• [Task item] A faithful copy of the whole listing is required, with nothing left out.
━━ Task input
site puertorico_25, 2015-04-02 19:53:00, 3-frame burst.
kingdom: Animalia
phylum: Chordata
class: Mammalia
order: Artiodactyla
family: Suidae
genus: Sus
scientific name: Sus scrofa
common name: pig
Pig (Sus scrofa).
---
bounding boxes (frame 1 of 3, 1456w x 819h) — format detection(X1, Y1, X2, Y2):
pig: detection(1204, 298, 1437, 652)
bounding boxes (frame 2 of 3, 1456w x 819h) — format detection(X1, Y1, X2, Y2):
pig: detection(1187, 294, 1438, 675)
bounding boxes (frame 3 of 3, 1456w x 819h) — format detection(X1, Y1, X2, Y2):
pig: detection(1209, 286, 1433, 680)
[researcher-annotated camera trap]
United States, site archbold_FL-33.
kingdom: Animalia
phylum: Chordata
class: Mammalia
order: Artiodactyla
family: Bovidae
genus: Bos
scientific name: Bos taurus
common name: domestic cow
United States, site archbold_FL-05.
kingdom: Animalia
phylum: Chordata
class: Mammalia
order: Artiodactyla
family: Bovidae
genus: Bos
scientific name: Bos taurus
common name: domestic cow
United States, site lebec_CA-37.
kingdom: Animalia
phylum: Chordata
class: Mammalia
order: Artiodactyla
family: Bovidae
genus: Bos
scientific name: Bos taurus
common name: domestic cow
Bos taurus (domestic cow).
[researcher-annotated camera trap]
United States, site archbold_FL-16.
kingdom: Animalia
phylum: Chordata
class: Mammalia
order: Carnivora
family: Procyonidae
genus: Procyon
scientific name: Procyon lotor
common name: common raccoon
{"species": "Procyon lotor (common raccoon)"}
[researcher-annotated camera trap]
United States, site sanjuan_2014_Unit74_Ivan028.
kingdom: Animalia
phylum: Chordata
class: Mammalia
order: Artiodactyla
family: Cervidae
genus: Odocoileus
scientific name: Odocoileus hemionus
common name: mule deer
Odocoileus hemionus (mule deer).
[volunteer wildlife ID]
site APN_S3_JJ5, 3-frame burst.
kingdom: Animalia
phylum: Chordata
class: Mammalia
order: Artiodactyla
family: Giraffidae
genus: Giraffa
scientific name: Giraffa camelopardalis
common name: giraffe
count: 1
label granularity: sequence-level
━━━━
• [Result of this task]
site puertorico_25, 2015-04-02 19:53:00, 3-frame burst.
kingdom: Animalia
phylum: Chordata
class: Mammalia
order: Artiodactyla
family: Suidae
genus: Sus
scientific name: Sus scrofa
common name: pig
Pig (Sus scrofa).
---
bounding boxes (frame 1 of 3, 1456w x 819h) — format detection(X1, Y1, X2, Y2):
pig: detection(1204, 298, 1437, 652)
bounding boxes (frame 2 of 3, 1456w x 819h) — format detection(X1, Y1, X2, Y2):
pig: detection(1187, 294, 1438, 675)
bounding boxes (frame 3 of 3, 1456w x 819h) — format detection(X1, Y1, X2, Y2):
pig: detection(1209, 286, 1433, 680)
[researcher-annotated camera trap]
United States, site archbold_FL-33.
kingdom: Animalia
phylum: Chordata
class: Mammalia
order: Artiodactyla
family: Bovidae
genus: Bos
scientific name: Bos taurus
common name: domestic cow
United States, site archbold_FL-05.
kingdom: Animalia
phylum: Chordata
class: Mammalia
order: Artiodactyla
family: Bovidae
genus: Bos
scientific name: Bos taurus
common name: domestic cow
United States, site lebec_CA-37.
kingdom: Animalia
phylum: Chordata
class: Mammalia
order: Artiodactyla
family: Bovidae
genus: Bos
scientific name: Bos taurus
common name: domestic cow
Bos taurus (domestic cow).
[researcher-annotated camera trap]
United States, site archbold_FL-16.
kingdom: Animalia
phylum: Chordata
class: Mammalia
order: Carnivora
family: Procyonidae
genus: Procyon
scientific name: Procyon lotor
common name: common raccoon
{"species": "Procyon lotor (common raccoon)"}
[researcher-annotated camera trap]
United States, site sanjuan_2014_Unit74_Ivan028.
kingdom: Animalia
phylum: Chordata
class: Mammalia
order: Artiodactyla
family: Cervidae
genus: Odocoileus
scientific name: Odocoileus hemionus
common name: mule deer
Odocoileus hemionus (mule deer).
[volunteer wildlife ID]
site APN_S3_JJ5, 3-frame burst.
kingdom: Animalia
phylum: Chordata
class: Mammalia
order: Artiodactyla
family: Giraffidae
genus: Giraffa
scientific name: Giraffa camelopardalis
common name: giraffe
count: 1
label granularity: sequence-level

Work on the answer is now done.